Younis Khan's sweep from side-on. Keep an eye on his reach.
Hitting over the top without stepping out
If you watch Younis Khan’s Test hundred on debut, he took on the likes of Muttiah Muralitharan which is not an easy job to do. Murali could spin the ball a mile and his doosra was extremely hard to pick. So, to step out against a bowler who can spin the ball the other way (away from the right hander) is a very risky option. Younis, in one of his interviews had admitted that he would back himself to hit over the top without running down the track.

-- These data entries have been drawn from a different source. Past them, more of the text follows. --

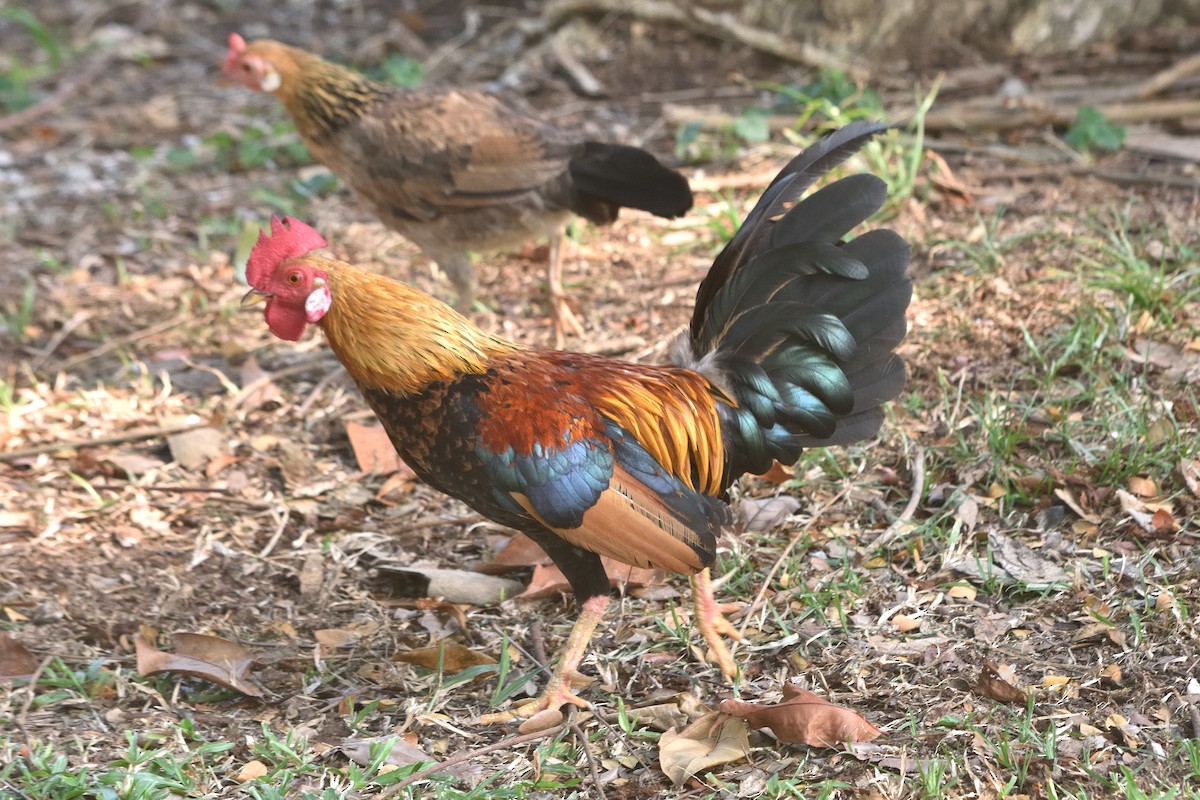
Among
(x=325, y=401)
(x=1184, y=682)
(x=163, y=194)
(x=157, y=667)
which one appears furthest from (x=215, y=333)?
(x=1184, y=682)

“I believe that I can generate enough force staying in the crease rather than charging down the track,” he said in his interview in 2017 published on Cricinfo. This is something which Graham Thorpe did against Muralitharan in 2001, as Duncan Fletcher [England coach at that point] questioned him [Thorpe] as to whether he could push the mid-on and mid-off fielders back on the fence by hitting Murali over the top from the crease.
The key in adopting this kind of strategy is to be able to pick length correctly. If it is really tossed up and in the slot, you can take a step forward and launch the bowler back over his head. If the length isn’t quite there, you can get into a bit of trouble with the rough outside off-stump (assuming a right-handed batter in this case).

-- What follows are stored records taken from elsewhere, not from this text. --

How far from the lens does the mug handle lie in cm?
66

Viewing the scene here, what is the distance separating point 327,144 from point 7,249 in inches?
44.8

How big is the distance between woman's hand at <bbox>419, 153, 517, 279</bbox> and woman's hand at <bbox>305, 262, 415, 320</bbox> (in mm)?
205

However, having watched Younis bat over a longer period, he did use his feet to come down the wicket against spinners. The interesting part was when he did want to come down the wicket, he stood still for a bit longer and the timing of the press changed [in some cases, it wasn't there when charging down]. This might be an instinctive thing to him.

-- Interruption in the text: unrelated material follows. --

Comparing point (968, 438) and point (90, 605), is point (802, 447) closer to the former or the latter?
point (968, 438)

Hitting on both sides of the wicket
How many times you’ve heard commentators say: “Oh that was a great shot but he struck the ball against the turn there”. Well, this is something which all the best players of spin do. So for example a right arm off-break bowler is bowling to a right handed batsman, there will be less fielders on the off-side as compared to the leg-side. Off-spinners would then try and land the ball into the rough [outside off] which can be driven through covers provided you are close enough to the pitch of it to kill the spin.
In case of hitting through the off-side [off-spinner against right-hander], the batsman is using the full face as more part of the ball [spinning in] and more bat face will come into contact – something which Duncan Fletcher termed as ‘hitting into spin’ rather than against it. This is more illustrated in a post by Elite Cricket Performance Academy [cricket biomechanics academy based in London].
©Elite Cricket Performance Academy
The image below shows Younis creaming a drive off Nathan Lyon, keep a closer look at his bat face.
Younis plays off the front foot, hitting into the spin
Exceptional back foot play
The basic principle of playing spin is to be able to play fully forward or fully back. Rarely we see world class players getting caught on the crease against spin bowling. Something which a lot of Australian players do is they lunge forward and then are unable to ‘push off the front foot’ quickly and transfer the weight back.
Young batsmen are instructed to get forward against spin which is fine but the problem is that they miss out on so many scoring opportunities off the back foot. Best players of spin like Younis Khan are quick to pick length and push quickly onto the back foot if the length is slightly on the shorter side.
Clearing the front side to access the leg-side
As we can see from the pictures above, keep an eye on his footwork patterns and how he opens up his front side after that initial forward press. The front side opens up to allow the bat to come through and then a strong wristwork follows up.